Quasicyclic Principal Component Analysis

TL;DR

This paper introduces quasicyclic PCA (QPCA), a novel method for analyzing cyclostationary data by exploiting cyclic structures, formulated as an optimization problem and demonstrated through signal processing applications.

Contribution

QPCA extends PCA to handle cyclostationary data by incorporating shift-orthogonal vectors, with an explicit algorithm and analysis for efficient computation.

Findings

Effective in recovering carrier pulses from cyclostationary signals

Provides methods for estimating unknown oversampling rates

Improves data preprocessing for non-integer oversampling in QPCA

Abstract

We present quasicyclic principal component analysis (QPCA), a generalization of principal component analysis (PCA), that determines an optimized basis for a dataset in terms of families of shift-orthogonal principal vectors. This is of particular interest when analyzing cyclostationary data, whose cyclic structure is not exploited by the standard PCA algorithm. We first formulate QPCA as an optimization problem, which we show may be decomposed into a series of PCA problems in the frequency domain.
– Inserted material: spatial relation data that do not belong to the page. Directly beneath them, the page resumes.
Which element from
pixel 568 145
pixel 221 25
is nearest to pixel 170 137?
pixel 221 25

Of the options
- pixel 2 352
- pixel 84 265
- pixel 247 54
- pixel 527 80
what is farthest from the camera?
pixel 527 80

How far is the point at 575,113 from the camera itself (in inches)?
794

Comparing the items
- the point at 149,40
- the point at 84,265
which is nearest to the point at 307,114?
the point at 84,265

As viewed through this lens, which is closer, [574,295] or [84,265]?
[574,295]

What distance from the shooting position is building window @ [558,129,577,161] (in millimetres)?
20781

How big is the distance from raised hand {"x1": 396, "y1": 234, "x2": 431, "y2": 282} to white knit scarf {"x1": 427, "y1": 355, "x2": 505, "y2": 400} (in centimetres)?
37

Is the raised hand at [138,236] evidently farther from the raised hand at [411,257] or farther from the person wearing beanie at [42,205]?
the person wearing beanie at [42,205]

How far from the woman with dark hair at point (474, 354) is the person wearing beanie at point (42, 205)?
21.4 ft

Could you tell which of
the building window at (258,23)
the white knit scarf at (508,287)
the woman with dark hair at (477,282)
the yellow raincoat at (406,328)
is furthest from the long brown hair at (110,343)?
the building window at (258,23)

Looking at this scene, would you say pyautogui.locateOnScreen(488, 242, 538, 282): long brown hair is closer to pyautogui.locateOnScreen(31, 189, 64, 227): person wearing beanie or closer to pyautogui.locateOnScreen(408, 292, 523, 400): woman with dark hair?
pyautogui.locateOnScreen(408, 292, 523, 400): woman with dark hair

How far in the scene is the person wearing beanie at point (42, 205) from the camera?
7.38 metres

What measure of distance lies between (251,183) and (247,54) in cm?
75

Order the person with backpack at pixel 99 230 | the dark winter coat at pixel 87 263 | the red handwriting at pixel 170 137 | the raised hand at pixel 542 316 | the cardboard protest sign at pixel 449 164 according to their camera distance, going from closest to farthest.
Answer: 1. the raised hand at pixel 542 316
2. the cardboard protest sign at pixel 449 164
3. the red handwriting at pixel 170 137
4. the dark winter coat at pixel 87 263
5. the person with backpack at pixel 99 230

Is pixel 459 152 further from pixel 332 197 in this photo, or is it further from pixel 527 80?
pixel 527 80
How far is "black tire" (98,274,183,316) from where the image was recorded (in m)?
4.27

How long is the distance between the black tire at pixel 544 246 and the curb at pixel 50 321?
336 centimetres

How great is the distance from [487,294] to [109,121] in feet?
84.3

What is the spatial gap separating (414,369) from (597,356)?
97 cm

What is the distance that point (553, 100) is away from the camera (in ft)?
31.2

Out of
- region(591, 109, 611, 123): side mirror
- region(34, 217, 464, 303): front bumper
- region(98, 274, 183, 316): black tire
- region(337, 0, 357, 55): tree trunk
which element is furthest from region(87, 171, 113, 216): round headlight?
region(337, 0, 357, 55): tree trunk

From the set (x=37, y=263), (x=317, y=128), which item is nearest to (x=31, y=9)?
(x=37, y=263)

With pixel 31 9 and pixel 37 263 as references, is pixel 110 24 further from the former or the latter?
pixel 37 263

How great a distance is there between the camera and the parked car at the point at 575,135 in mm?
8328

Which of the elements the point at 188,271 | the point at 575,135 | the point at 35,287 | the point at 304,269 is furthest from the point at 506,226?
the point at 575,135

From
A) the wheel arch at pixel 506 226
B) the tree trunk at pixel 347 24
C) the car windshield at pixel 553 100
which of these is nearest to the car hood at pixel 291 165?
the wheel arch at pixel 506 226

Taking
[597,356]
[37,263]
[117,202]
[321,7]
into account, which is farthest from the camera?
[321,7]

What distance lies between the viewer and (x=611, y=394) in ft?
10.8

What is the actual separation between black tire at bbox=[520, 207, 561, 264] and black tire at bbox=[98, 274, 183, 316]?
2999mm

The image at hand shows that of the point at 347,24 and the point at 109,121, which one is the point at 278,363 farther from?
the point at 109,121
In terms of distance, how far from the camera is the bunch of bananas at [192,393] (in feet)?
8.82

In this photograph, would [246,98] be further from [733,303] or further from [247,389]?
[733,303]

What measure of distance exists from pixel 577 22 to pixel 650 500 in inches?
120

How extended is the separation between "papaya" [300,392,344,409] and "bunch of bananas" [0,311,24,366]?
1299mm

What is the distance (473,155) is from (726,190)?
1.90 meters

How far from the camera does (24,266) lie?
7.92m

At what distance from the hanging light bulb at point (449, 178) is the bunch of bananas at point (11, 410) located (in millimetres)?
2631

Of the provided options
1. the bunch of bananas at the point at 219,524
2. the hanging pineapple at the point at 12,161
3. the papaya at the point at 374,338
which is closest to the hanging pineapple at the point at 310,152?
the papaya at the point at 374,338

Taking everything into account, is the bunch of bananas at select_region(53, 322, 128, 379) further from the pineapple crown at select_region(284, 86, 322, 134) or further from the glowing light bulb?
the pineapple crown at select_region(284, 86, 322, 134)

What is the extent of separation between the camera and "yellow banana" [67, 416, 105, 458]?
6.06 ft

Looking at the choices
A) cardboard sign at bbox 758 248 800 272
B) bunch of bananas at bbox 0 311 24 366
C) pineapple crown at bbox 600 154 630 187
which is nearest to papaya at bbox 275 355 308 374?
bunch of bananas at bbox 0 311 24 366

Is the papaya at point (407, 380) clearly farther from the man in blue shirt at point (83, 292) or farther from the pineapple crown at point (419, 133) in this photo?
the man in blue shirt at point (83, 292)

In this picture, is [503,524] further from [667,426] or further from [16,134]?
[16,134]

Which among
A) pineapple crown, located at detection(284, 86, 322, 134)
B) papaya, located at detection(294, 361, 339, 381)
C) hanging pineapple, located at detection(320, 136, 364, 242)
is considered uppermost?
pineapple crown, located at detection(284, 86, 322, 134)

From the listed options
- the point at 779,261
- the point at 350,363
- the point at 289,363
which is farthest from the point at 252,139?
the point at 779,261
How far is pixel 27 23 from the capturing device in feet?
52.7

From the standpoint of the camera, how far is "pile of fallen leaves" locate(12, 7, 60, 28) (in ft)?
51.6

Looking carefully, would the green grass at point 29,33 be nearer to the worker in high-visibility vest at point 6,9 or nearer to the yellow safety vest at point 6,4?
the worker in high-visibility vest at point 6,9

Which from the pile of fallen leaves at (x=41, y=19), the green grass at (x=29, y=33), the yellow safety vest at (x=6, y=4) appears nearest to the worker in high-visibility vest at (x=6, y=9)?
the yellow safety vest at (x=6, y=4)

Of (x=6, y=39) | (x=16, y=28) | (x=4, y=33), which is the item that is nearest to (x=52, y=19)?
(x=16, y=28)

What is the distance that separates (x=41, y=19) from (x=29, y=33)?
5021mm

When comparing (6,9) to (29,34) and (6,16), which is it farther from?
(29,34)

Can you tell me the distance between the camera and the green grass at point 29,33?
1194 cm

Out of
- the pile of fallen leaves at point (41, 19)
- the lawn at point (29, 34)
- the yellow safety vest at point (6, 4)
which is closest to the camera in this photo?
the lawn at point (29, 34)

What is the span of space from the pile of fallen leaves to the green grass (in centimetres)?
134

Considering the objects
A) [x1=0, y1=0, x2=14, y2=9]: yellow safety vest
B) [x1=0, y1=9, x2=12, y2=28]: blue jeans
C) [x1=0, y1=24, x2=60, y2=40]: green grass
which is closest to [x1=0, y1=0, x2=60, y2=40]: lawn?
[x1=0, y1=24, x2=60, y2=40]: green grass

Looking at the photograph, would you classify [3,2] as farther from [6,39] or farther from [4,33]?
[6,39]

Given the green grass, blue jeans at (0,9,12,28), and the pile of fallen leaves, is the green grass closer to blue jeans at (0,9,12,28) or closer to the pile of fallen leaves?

We then formalize our solution as an explicit algorithm and analyze its computational complexity. Finally, we provide some examples of applications of QPCA to cyclostationary signal processing data, including an investigation of carrier pulse recovery, a presentation of methods for estimating an unknown oversampling rate, and a discussion of an appropriate approach for pre-processing data with a non-integer oversampling rate in order to better apply the QPCA algorithm.